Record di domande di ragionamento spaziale
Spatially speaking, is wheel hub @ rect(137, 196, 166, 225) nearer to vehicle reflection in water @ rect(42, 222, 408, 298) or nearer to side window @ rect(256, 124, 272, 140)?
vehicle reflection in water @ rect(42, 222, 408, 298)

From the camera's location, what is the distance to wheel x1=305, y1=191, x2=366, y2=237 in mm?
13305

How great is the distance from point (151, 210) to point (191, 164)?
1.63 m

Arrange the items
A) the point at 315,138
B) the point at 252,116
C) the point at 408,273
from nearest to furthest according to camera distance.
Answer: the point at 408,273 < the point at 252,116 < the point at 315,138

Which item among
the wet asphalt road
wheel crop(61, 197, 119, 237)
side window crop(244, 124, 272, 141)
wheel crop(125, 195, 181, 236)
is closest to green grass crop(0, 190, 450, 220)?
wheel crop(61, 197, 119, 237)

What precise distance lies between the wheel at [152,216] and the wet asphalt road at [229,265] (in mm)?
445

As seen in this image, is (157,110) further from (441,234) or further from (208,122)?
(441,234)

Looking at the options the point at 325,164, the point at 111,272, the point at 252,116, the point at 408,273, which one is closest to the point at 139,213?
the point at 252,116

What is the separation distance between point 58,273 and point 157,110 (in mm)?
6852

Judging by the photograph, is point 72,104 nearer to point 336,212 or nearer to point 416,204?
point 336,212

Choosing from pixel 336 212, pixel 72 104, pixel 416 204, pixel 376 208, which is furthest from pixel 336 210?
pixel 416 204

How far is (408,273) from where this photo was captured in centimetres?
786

**Consegna dell'esercizio:** Aggiorna i record dalla riga con "How far is (408,273)" fino alla fine, sostituendo "photo" con "image" e lasciando invariato tutto il resto.

**Risposta:**
How far is (408,273) from where this image was captured in centimetres?
786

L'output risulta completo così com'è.